Honing a contrarian investment strategy

As a contrarian investor himself, Gaw has always looked for opportunities in regions and asset classes that other developers overlooked. The first deal of his career set the trajectory. When he came across the Hollywood Roosevelt Hotel in California in the 1990s, it was a bankrupt, old hotel in an area beset by drug use and prostitution. Yet beneath the squalor, Gaw saw an iconic piece of Hollywood history ready for renovation.

The successful renovation of the Hollywood Roosevelt set a precedent for Gaw’s ability to identify abandoned or underutilized downtown properties with overlooked potential value.

Anticipating trends has become key to his success. For instance, Gaw purchased properties in downtown Los Angeles that were transformed into data centers in the earliest days of the Internet.

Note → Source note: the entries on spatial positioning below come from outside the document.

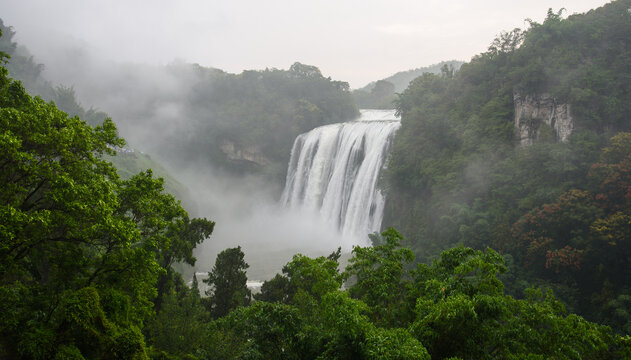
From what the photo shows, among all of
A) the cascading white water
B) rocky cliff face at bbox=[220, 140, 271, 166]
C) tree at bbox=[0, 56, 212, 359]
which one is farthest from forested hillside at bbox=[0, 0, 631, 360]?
rocky cliff face at bbox=[220, 140, 271, 166]

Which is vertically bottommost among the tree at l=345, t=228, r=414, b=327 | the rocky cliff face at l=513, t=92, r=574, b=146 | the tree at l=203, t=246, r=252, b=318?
the tree at l=203, t=246, r=252, b=318

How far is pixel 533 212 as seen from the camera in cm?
1988

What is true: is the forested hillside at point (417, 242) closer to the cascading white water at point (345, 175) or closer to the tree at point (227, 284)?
the tree at point (227, 284)

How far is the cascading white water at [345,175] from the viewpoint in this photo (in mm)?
35844

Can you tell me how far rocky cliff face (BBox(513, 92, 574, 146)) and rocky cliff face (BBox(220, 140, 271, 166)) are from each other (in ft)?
142

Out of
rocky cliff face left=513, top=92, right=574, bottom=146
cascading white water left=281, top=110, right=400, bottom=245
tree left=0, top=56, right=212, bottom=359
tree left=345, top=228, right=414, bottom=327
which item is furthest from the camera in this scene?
cascading white water left=281, top=110, right=400, bottom=245

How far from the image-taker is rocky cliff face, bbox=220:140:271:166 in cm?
6231

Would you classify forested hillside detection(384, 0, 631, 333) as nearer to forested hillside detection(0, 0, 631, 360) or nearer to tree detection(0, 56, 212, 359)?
forested hillside detection(0, 0, 631, 360)

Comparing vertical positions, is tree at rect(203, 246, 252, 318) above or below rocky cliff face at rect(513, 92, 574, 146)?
below

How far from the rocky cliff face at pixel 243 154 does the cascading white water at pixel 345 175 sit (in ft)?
42.1

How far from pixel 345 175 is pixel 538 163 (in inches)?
800

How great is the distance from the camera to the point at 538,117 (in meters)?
24.6

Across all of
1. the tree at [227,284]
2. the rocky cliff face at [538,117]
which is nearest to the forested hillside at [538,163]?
the rocky cliff face at [538,117]

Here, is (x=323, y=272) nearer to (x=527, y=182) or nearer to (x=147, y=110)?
(x=527, y=182)
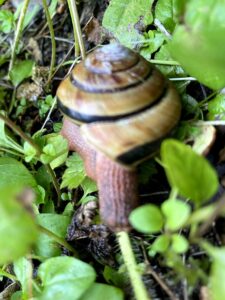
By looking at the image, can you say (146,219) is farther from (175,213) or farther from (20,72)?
(20,72)

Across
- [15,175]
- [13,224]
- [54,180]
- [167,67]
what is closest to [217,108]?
[167,67]

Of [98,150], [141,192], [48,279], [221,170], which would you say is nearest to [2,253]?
[48,279]

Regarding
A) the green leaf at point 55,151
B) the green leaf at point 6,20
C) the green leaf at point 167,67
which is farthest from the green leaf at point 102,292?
the green leaf at point 6,20

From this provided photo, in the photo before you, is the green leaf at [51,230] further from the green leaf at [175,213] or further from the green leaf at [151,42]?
the green leaf at [151,42]

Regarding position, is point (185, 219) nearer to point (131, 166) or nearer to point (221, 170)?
point (131, 166)

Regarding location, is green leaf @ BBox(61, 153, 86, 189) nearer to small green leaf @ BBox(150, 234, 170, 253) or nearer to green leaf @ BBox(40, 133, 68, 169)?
green leaf @ BBox(40, 133, 68, 169)

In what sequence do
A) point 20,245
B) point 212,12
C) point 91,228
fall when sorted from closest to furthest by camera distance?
point 20,245
point 212,12
point 91,228
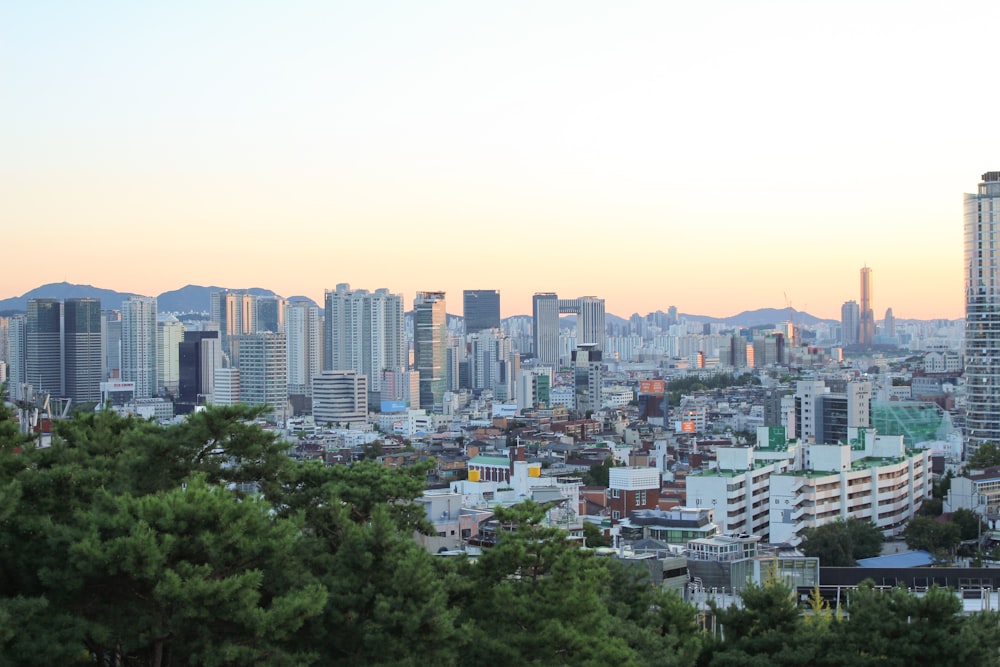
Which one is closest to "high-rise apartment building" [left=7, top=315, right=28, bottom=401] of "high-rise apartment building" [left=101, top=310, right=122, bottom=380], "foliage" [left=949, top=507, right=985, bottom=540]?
"high-rise apartment building" [left=101, top=310, right=122, bottom=380]

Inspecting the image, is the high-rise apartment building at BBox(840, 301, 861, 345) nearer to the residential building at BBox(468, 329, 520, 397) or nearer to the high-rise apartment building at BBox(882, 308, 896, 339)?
the high-rise apartment building at BBox(882, 308, 896, 339)

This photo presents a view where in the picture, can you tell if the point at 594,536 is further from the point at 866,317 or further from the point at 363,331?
the point at 866,317

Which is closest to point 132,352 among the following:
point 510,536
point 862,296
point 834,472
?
point 834,472

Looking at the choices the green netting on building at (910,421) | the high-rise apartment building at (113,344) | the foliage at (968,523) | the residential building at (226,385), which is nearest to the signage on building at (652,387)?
the residential building at (226,385)

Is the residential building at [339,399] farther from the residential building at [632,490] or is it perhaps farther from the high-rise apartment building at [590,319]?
the high-rise apartment building at [590,319]

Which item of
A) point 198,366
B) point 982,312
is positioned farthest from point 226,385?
point 982,312

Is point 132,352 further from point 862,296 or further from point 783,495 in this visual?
point 862,296
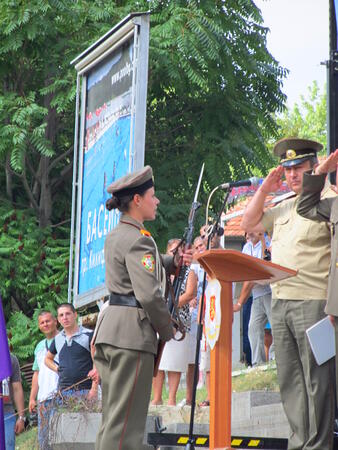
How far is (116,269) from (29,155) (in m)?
9.05

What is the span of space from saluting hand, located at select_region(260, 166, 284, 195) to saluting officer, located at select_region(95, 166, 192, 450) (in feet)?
2.98

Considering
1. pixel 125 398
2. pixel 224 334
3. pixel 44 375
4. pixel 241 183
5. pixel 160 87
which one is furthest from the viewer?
pixel 160 87

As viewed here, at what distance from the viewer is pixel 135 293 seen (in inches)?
249

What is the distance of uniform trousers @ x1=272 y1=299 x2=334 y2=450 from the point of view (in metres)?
6.63

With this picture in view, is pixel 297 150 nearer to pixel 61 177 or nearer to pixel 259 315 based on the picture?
pixel 259 315

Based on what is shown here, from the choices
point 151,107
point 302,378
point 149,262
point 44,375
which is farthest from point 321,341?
point 151,107

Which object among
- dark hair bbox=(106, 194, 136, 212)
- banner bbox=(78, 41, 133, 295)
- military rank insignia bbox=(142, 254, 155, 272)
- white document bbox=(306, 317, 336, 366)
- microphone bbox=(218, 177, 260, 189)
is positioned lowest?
white document bbox=(306, 317, 336, 366)

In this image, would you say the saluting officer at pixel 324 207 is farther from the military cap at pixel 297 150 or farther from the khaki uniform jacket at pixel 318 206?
the military cap at pixel 297 150

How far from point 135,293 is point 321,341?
1.25m

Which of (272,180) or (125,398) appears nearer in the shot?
(125,398)

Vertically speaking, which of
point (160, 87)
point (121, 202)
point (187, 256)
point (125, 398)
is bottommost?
point (125, 398)

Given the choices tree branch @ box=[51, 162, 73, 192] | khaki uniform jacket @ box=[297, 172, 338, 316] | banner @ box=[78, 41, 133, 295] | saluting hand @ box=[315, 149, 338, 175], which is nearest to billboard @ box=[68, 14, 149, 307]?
banner @ box=[78, 41, 133, 295]

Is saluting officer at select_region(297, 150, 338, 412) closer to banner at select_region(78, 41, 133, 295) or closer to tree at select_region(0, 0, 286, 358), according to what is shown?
banner at select_region(78, 41, 133, 295)

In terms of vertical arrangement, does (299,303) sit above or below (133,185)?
below
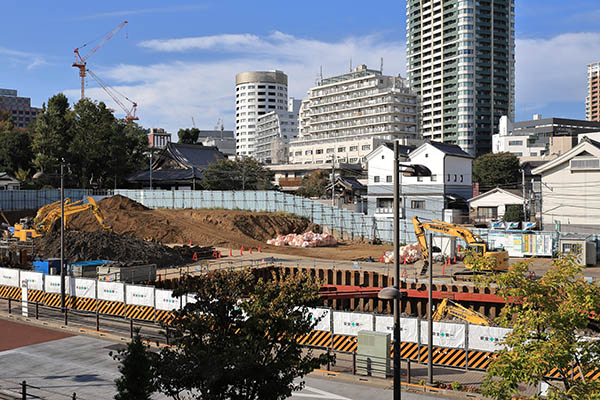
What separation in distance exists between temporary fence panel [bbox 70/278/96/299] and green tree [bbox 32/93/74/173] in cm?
5780

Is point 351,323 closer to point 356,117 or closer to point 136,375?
point 136,375

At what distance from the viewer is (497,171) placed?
111 meters

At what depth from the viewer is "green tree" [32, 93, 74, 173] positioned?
8650 cm

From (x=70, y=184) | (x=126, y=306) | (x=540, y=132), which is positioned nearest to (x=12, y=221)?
(x=70, y=184)

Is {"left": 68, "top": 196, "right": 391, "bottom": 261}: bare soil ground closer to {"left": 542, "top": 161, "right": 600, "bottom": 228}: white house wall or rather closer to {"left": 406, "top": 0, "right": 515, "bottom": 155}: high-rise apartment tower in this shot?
{"left": 542, "top": 161, "right": 600, "bottom": 228}: white house wall

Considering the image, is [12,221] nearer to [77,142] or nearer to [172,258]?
[77,142]

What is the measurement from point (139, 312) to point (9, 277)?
11.7 metres

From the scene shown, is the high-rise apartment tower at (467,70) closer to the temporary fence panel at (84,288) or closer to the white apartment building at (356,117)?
the white apartment building at (356,117)

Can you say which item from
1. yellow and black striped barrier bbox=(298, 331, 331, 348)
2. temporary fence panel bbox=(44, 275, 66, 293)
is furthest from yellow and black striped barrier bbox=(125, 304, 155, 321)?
yellow and black striped barrier bbox=(298, 331, 331, 348)

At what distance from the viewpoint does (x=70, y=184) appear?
91000 millimetres

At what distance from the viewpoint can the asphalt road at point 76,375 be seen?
64.5ft

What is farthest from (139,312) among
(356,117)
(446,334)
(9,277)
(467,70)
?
(467,70)

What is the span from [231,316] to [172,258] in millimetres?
36361

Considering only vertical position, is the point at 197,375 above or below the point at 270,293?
below
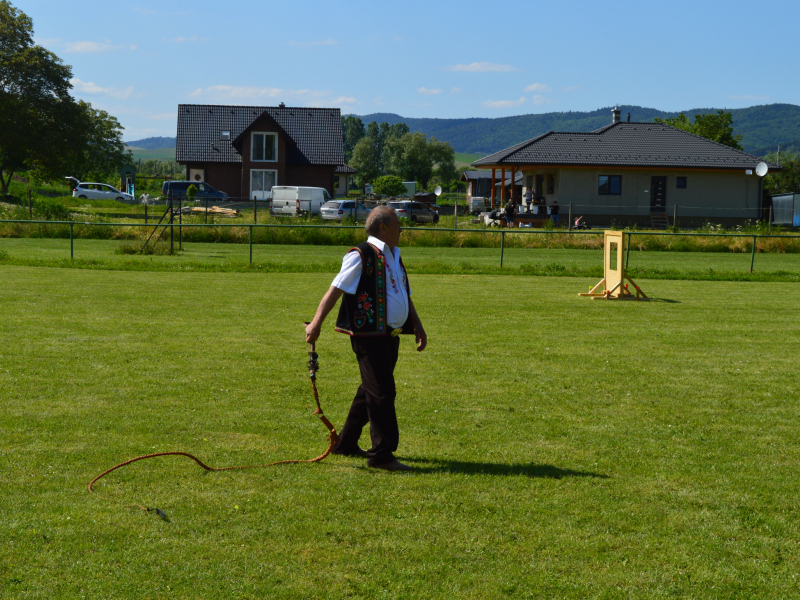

He was also on the leading edge of the shift toward urban living in neglected areas, investing in empty office buildings that were “basically homes to pigeons and rats” but were, in his estimation, “assets that have a soul.”

Identifying the next pockets of opportunity

Today, Gaw’s contrarian investment perspective has him intrigued by undervalued office spaces in cities with resilient economic backbones like San Francisco. The signs are small but promising: Q3 CBRE data revealed a second consecutive quarter of positive demand in the U.S. office market overall, including improved net absorption in San Francisco and the San Francisco Peninsula. Additionally, the U.S. Census Bureau’s most recent data shows positive migration into the city for the first time since 2017.

Gaw Capital also has its eyes on Japan. The large, well-regulated, and stable market offers opportunities to buy long-held assets with unoptimized cost structures, largely due to the interlocking business relationships between the owner and tenant that kept rents below market rates. Gaw has already been successful with “vintage” office buildings in Tokyo—Class C or Class D assets that a local developer would likely tear down. Instead, Gaw treated the assets like Hollywood Roosevelt and leaned into the buildings’ vintage character while updating the interiors.

“We actually renovated a building to make it even look older, but more authentic, more vintage,” he said. “That building attracted a lot of media, music, telecom, and tech tenants who pay premium rent.”

The non-secret to success

What began with a rundown Hollywood property that captured Gaw’s imagination decades ago has become an impactful and distinctive career with offices and staff worldwide. When people ask Gaw for his secret, though, his answer is strikingly simple.

“There's really no secret. Real estate is not that complicated,” he said. “We're not writing code, we're not programmers, we're not inventing something out of thin air. You’ve got to be a little lucky to get an opportunity, and then you’ve got to know that if opportunity knocks on the door, you’d better capture it.”